The Scottish taxpayer faces a bill of £1.6 billion per year – the combined annual budget of the Police Scotland and the Scottish Fire and Rescue Service – to meet the costs of just three of the unfunded policy commitments in the Scottish government’s White Paper for independence, new Treasury analysis shows.
The transparent analysis, which is consistent with the Autumn Statement 2013 forecasts and HMT Budget methodology, has been published in full today by the Chief Secretary to the Treasury Danny Alexander.
It includes the costs of the Scottish Government’s proposals to:
- provide 1,140 hours per year of childcare to all children from one year old to school age (phased in during the first two Parliaments of an independent Scotland)

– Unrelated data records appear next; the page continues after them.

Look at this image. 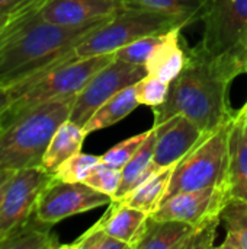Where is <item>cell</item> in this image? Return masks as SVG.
Masks as SVG:
<instances>
[{"label":"cell","mask_w":247,"mask_h":249,"mask_svg":"<svg viewBox=\"0 0 247 249\" xmlns=\"http://www.w3.org/2000/svg\"><path fill=\"white\" fill-rule=\"evenodd\" d=\"M112 198L84 182H68L52 177L38 197L35 213L48 223H58L67 217L109 206Z\"/></svg>","instance_id":"9"},{"label":"cell","mask_w":247,"mask_h":249,"mask_svg":"<svg viewBox=\"0 0 247 249\" xmlns=\"http://www.w3.org/2000/svg\"><path fill=\"white\" fill-rule=\"evenodd\" d=\"M52 223L39 219L33 212L22 223L0 238V249L64 248V245L60 244L57 235L52 233Z\"/></svg>","instance_id":"17"},{"label":"cell","mask_w":247,"mask_h":249,"mask_svg":"<svg viewBox=\"0 0 247 249\" xmlns=\"http://www.w3.org/2000/svg\"><path fill=\"white\" fill-rule=\"evenodd\" d=\"M221 223L226 228V241L220 249H247V201L229 198L221 210Z\"/></svg>","instance_id":"24"},{"label":"cell","mask_w":247,"mask_h":249,"mask_svg":"<svg viewBox=\"0 0 247 249\" xmlns=\"http://www.w3.org/2000/svg\"><path fill=\"white\" fill-rule=\"evenodd\" d=\"M138 105L140 104L135 95V86H128L109 98L103 105H100L99 109L83 125V130L89 136L95 131L111 127L130 115Z\"/></svg>","instance_id":"21"},{"label":"cell","mask_w":247,"mask_h":249,"mask_svg":"<svg viewBox=\"0 0 247 249\" xmlns=\"http://www.w3.org/2000/svg\"><path fill=\"white\" fill-rule=\"evenodd\" d=\"M243 73L247 67L233 57L213 55L198 44L189 50L186 47L183 70L170 83L166 101L153 107V125L182 114L202 131H214L234 118L237 111L230 104V88Z\"/></svg>","instance_id":"1"},{"label":"cell","mask_w":247,"mask_h":249,"mask_svg":"<svg viewBox=\"0 0 247 249\" xmlns=\"http://www.w3.org/2000/svg\"><path fill=\"white\" fill-rule=\"evenodd\" d=\"M181 31V28H173L165 32L146 63L147 74L169 83L179 76L186 63V45L182 41Z\"/></svg>","instance_id":"15"},{"label":"cell","mask_w":247,"mask_h":249,"mask_svg":"<svg viewBox=\"0 0 247 249\" xmlns=\"http://www.w3.org/2000/svg\"><path fill=\"white\" fill-rule=\"evenodd\" d=\"M124 9L122 0H47L38 13L45 22L77 28L112 18Z\"/></svg>","instance_id":"13"},{"label":"cell","mask_w":247,"mask_h":249,"mask_svg":"<svg viewBox=\"0 0 247 249\" xmlns=\"http://www.w3.org/2000/svg\"><path fill=\"white\" fill-rule=\"evenodd\" d=\"M150 130L140 133L137 136H132L121 143H118L116 146H114L112 149H109L105 155L100 156V160L114 166V168H119L122 169V166L137 153V150L143 146V143L146 142V139L148 137Z\"/></svg>","instance_id":"31"},{"label":"cell","mask_w":247,"mask_h":249,"mask_svg":"<svg viewBox=\"0 0 247 249\" xmlns=\"http://www.w3.org/2000/svg\"><path fill=\"white\" fill-rule=\"evenodd\" d=\"M35 0H0V13L12 15L33 3Z\"/></svg>","instance_id":"33"},{"label":"cell","mask_w":247,"mask_h":249,"mask_svg":"<svg viewBox=\"0 0 247 249\" xmlns=\"http://www.w3.org/2000/svg\"><path fill=\"white\" fill-rule=\"evenodd\" d=\"M83 127L67 120L54 133L47 152L42 158L41 168L48 174H55L57 169L71 156L82 152L83 142L86 139Z\"/></svg>","instance_id":"19"},{"label":"cell","mask_w":247,"mask_h":249,"mask_svg":"<svg viewBox=\"0 0 247 249\" xmlns=\"http://www.w3.org/2000/svg\"><path fill=\"white\" fill-rule=\"evenodd\" d=\"M156 146V128H150V134L137 150V153L122 166L121 169V185L112 200H121L135 187H138L144 179H147L154 172L151 171V159Z\"/></svg>","instance_id":"23"},{"label":"cell","mask_w":247,"mask_h":249,"mask_svg":"<svg viewBox=\"0 0 247 249\" xmlns=\"http://www.w3.org/2000/svg\"><path fill=\"white\" fill-rule=\"evenodd\" d=\"M148 216L150 214L143 210L112 200L109 203V209L96 222V225H99L111 236L125 242L130 249H132L143 233Z\"/></svg>","instance_id":"16"},{"label":"cell","mask_w":247,"mask_h":249,"mask_svg":"<svg viewBox=\"0 0 247 249\" xmlns=\"http://www.w3.org/2000/svg\"><path fill=\"white\" fill-rule=\"evenodd\" d=\"M0 121H1V120H0Z\"/></svg>","instance_id":"38"},{"label":"cell","mask_w":247,"mask_h":249,"mask_svg":"<svg viewBox=\"0 0 247 249\" xmlns=\"http://www.w3.org/2000/svg\"><path fill=\"white\" fill-rule=\"evenodd\" d=\"M108 19L66 28L45 22L35 13L0 48V88L9 90L52 66L74 60V47Z\"/></svg>","instance_id":"2"},{"label":"cell","mask_w":247,"mask_h":249,"mask_svg":"<svg viewBox=\"0 0 247 249\" xmlns=\"http://www.w3.org/2000/svg\"><path fill=\"white\" fill-rule=\"evenodd\" d=\"M153 127L156 128V146L151 159V171L154 174L176 165L207 134L182 114Z\"/></svg>","instance_id":"12"},{"label":"cell","mask_w":247,"mask_h":249,"mask_svg":"<svg viewBox=\"0 0 247 249\" xmlns=\"http://www.w3.org/2000/svg\"><path fill=\"white\" fill-rule=\"evenodd\" d=\"M147 74L144 66H135L119 58H114L100 69L86 86L76 95L70 114V121L83 127L90 117L119 90L135 85Z\"/></svg>","instance_id":"8"},{"label":"cell","mask_w":247,"mask_h":249,"mask_svg":"<svg viewBox=\"0 0 247 249\" xmlns=\"http://www.w3.org/2000/svg\"><path fill=\"white\" fill-rule=\"evenodd\" d=\"M100 162V156L87 155V153H76L74 156L68 158L54 174L55 178L68 181V182H83L90 169Z\"/></svg>","instance_id":"27"},{"label":"cell","mask_w":247,"mask_h":249,"mask_svg":"<svg viewBox=\"0 0 247 249\" xmlns=\"http://www.w3.org/2000/svg\"><path fill=\"white\" fill-rule=\"evenodd\" d=\"M198 45L213 55H227L247 67V0H211Z\"/></svg>","instance_id":"7"},{"label":"cell","mask_w":247,"mask_h":249,"mask_svg":"<svg viewBox=\"0 0 247 249\" xmlns=\"http://www.w3.org/2000/svg\"><path fill=\"white\" fill-rule=\"evenodd\" d=\"M52 177L41 166L15 171L0 207V238L35 212L38 197Z\"/></svg>","instance_id":"10"},{"label":"cell","mask_w":247,"mask_h":249,"mask_svg":"<svg viewBox=\"0 0 247 249\" xmlns=\"http://www.w3.org/2000/svg\"><path fill=\"white\" fill-rule=\"evenodd\" d=\"M246 105H247V102H246Z\"/></svg>","instance_id":"36"},{"label":"cell","mask_w":247,"mask_h":249,"mask_svg":"<svg viewBox=\"0 0 247 249\" xmlns=\"http://www.w3.org/2000/svg\"><path fill=\"white\" fill-rule=\"evenodd\" d=\"M15 171H9V169H0V207H1V203H3V197H4V193H6V188L13 177Z\"/></svg>","instance_id":"34"},{"label":"cell","mask_w":247,"mask_h":249,"mask_svg":"<svg viewBox=\"0 0 247 249\" xmlns=\"http://www.w3.org/2000/svg\"><path fill=\"white\" fill-rule=\"evenodd\" d=\"M74 98L44 102L0 125V169L41 166L54 133L70 120Z\"/></svg>","instance_id":"3"},{"label":"cell","mask_w":247,"mask_h":249,"mask_svg":"<svg viewBox=\"0 0 247 249\" xmlns=\"http://www.w3.org/2000/svg\"><path fill=\"white\" fill-rule=\"evenodd\" d=\"M163 35L165 34H157V35H147V36L138 38V39L124 45L122 48H119L115 53V57L122 61L146 67L147 60L150 58V55H151L153 50L157 47V44L162 41Z\"/></svg>","instance_id":"26"},{"label":"cell","mask_w":247,"mask_h":249,"mask_svg":"<svg viewBox=\"0 0 247 249\" xmlns=\"http://www.w3.org/2000/svg\"><path fill=\"white\" fill-rule=\"evenodd\" d=\"M231 123L207 133L175 165L163 201L178 193L226 185Z\"/></svg>","instance_id":"5"},{"label":"cell","mask_w":247,"mask_h":249,"mask_svg":"<svg viewBox=\"0 0 247 249\" xmlns=\"http://www.w3.org/2000/svg\"><path fill=\"white\" fill-rule=\"evenodd\" d=\"M221 223V214L213 216L201 223L194 225V232L186 249H211L214 247L217 228Z\"/></svg>","instance_id":"32"},{"label":"cell","mask_w":247,"mask_h":249,"mask_svg":"<svg viewBox=\"0 0 247 249\" xmlns=\"http://www.w3.org/2000/svg\"><path fill=\"white\" fill-rule=\"evenodd\" d=\"M173 169H175V165L150 175L131 193H128L124 198L116 200V201L135 207L138 210H143L147 214L154 213L159 209V206L163 203L165 194L170 184Z\"/></svg>","instance_id":"22"},{"label":"cell","mask_w":247,"mask_h":249,"mask_svg":"<svg viewBox=\"0 0 247 249\" xmlns=\"http://www.w3.org/2000/svg\"><path fill=\"white\" fill-rule=\"evenodd\" d=\"M115 58V54L74 58L52 66L51 69L9 89L10 107L1 117L0 125L9 124L25 111L54 99L76 96L86 83Z\"/></svg>","instance_id":"4"},{"label":"cell","mask_w":247,"mask_h":249,"mask_svg":"<svg viewBox=\"0 0 247 249\" xmlns=\"http://www.w3.org/2000/svg\"><path fill=\"white\" fill-rule=\"evenodd\" d=\"M229 198L231 197L227 185L183 191L165 200L150 216L160 220H181L197 225L213 216H220Z\"/></svg>","instance_id":"11"},{"label":"cell","mask_w":247,"mask_h":249,"mask_svg":"<svg viewBox=\"0 0 247 249\" xmlns=\"http://www.w3.org/2000/svg\"><path fill=\"white\" fill-rule=\"evenodd\" d=\"M10 101H12V98H10L9 92L6 89L0 88V120L3 117V114L6 112V109L10 107Z\"/></svg>","instance_id":"35"},{"label":"cell","mask_w":247,"mask_h":249,"mask_svg":"<svg viewBox=\"0 0 247 249\" xmlns=\"http://www.w3.org/2000/svg\"><path fill=\"white\" fill-rule=\"evenodd\" d=\"M134 86H135V95H137L138 104L147 105L151 108L162 105L166 101L169 95V89H170L169 82H165L150 74H146Z\"/></svg>","instance_id":"28"},{"label":"cell","mask_w":247,"mask_h":249,"mask_svg":"<svg viewBox=\"0 0 247 249\" xmlns=\"http://www.w3.org/2000/svg\"><path fill=\"white\" fill-rule=\"evenodd\" d=\"M83 182L114 198L121 185V169L100 160L90 169Z\"/></svg>","instance_id":"25"},{"label":"cell","mask_w":247,"mask_h":249,"mask_svg":"<svg viewBox=\"0 0 247 249\" xmlns=\"http://www.w3.org/2000/svg\"><path fill=\"white\" fill-rule=\"evenodd\" d=\"M122 3L125 9L166 13L185 28L204 19L211 0H122Z\"/></svg>","instance_id":"20"},{"label":"cell","mask_w":247,"mask_h":249,"mask_svg":"<svg viewBox=\"0 0 247 249\" xmlns=\"http://www.w3.org/2000/svg\"><path fill=\"white\" fill-rule=\"evenodd\" d=\"M173 28L183 29L175 18L166 13L124 9L84 36L74 47V57L86 58L93 55L115 54L119 48L138 38L165 34Z\"/></svg>","instance_id":"6"},{"label":"cell","mask_w":247,"mask_h":249,"mask_svg":"<svg viewBox=\"0 0 247 249\" xmlns=\"http://www.w3.org/2000/svg\"><path fill=\"white\" fill-rule=\"evenodd\" d=\"M245 105H246V104H245Z\"/></svg>","instance_id":"37"},{"label":"cell","mask_w":247,"mask_h":249,"mask_svg":"<svg viewBox=\"0 0 247 249\" xmlns=\"http://www.w3.org/2000/svg\"><path fill=\"white\" fill-rule=\"evenodd\" d=\"M64 248L73 249H130V247L111 236L106 231H103L99 225H93L87 232L79 236L70 245H64Z\"/></svg>","instance_id":"30"},{"label":"cell","mask_w":247,"mask_h":249,"mask_svg":"<svg viewBox=\"0 0 247 249\" xmlns=\"http://www.w3.org/2000/svg\"><path fill=\"white\" fill-rule=\"evenodd\" d=\"M194 225L181 220H160L148 216L132 249H186Z\"/></svg>","instance_id":"18"},{"label":"cell","mask_w":247,"mask_h":249,"mask_svg":"<svg viewBox=\"0 0 247 249\" xmlns=\"http://www.w3.org/2000/svg\"><path fill=\"white\" fill-rule=\"evenodd\" d=\"M47 0H35L33 3L28 4L26 7L20 9L16 13L12 15H6V13H0V48L22 28L25 26L33 16L35 13H38V10L41 9V6L45 3Z\"/></svg>","instance_id":"29"},{"label":"cell","mask_w":247,"mask_h":249,"mask_svg":"<svg viewBox=\"0 0 247 249\" xmlns=\"http://www.w3.org/2000/svg\"><path fill=\"white\" fill-rule=\"evenodd\" d=\"M226 185L230 197L247 201V105L236 112L231 123Z\"/></svg>","instance_id":"14"}]
</instances>
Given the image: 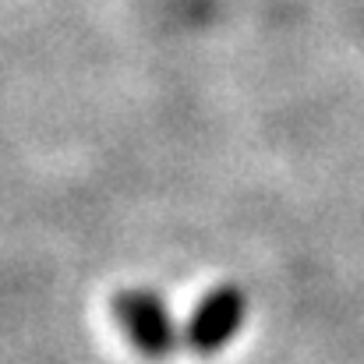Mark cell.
<instances>
[{
  "instance_id": "cell-1",
  "label": "cell",
  "mask_w": 364,
  "mask_h": 364,
  "mask_svg": "<svg viewBox=\"0 0 364 364\" xmlns=\"http://www.w3.org/2000/svg\"><path fill=\"white\" fill-rule=\"evenodd\" d=\"M114 315L145 358H166L184 343V333H177L166 304L152 290H124L114 301Z\"/></svg>"
},
{
  "instance_id": "cell-2",
  "label": "cell",
  "mask_w": 364,
  "mask_h": 364,
  "mask_svg": "<svg viewBox=\"0 0 364 364\" xmlns=\"http://www.w3.org/2000/svg\"><path fill=\"white\" fill-rule=\"evenodd\" d=\"M247 315V301L237 287H220L213 290L191 315V322L184 326V347L195 354H216L223 350L244 326Z\"/></svg>"
}]
</instances>
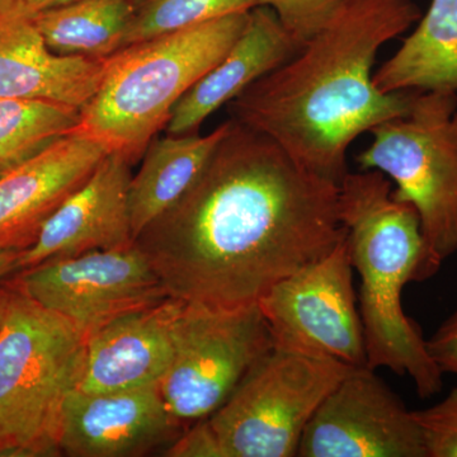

- cut Air Passenger Duty (APD) by 50%
- cut corporation tax by up to three percentage points
Because of insufficient detail put forward in the White Paper the £1.6 billion total does not include the costs of the Scottish Government’s proposals to:
- extend the halving of APD to full abolition
- increase the National Insurance Employment Allowance
- return Royal Mail in Scotland to public ownership
- consider reducing the state pension age
Danny Alexander said:
I am today publishing analysis that shows the Scottish Government would need to find £1.6 billion a year in higher taxes or spending cuts to fund just some of the additional commitments set out in the White Paper. This is equivalent to the combined annual budgets of Police Scotland and the Scottish Fire and Rescue Service.
The reality is that the White Paper shows nothing about how they would pay for these commitments. The Scottish Government cannot claim it is going to spend what it will not have.
The real choice next year is between unfunded promises that ignore the realities of being a new and separate country or an economic, political and social union – in the UK – that has stood the test of time. I believe we are better together and I look forward to continuing to make that case in 2014.
The analysis published today would add to the fiscal challenge facing an independent Scotland, which recent research from the IFS highlighted could – even on the most optimistic scenario – involve an 8 percentage point increase in the basic rate of income tax in an independent Scotland, which is equivalent to an average £1,000 increase for every basic rate taxpayer.
The analysis – and the White Paper’s failure to address the sustainability of an independent Scotland’s public finances – also comes against the back-drop of the independent Office for Budget Responsibility revising down the forecast for North Sea oil and gas receipts in their forecast for this month’s Autumn Statement.
Danny Alexander added:
The OBR has revised down North Sea oil and gas forecasts by £3½ billion over the next three years. Instead of needing to cut spending – as we would have to as an independent country – the Scottish government will actually see its budget rise by more than £300 million over the same period.
This shows the very real benefit that the UK’s integrated economy and public finances brings to Scotland year-in and year-out.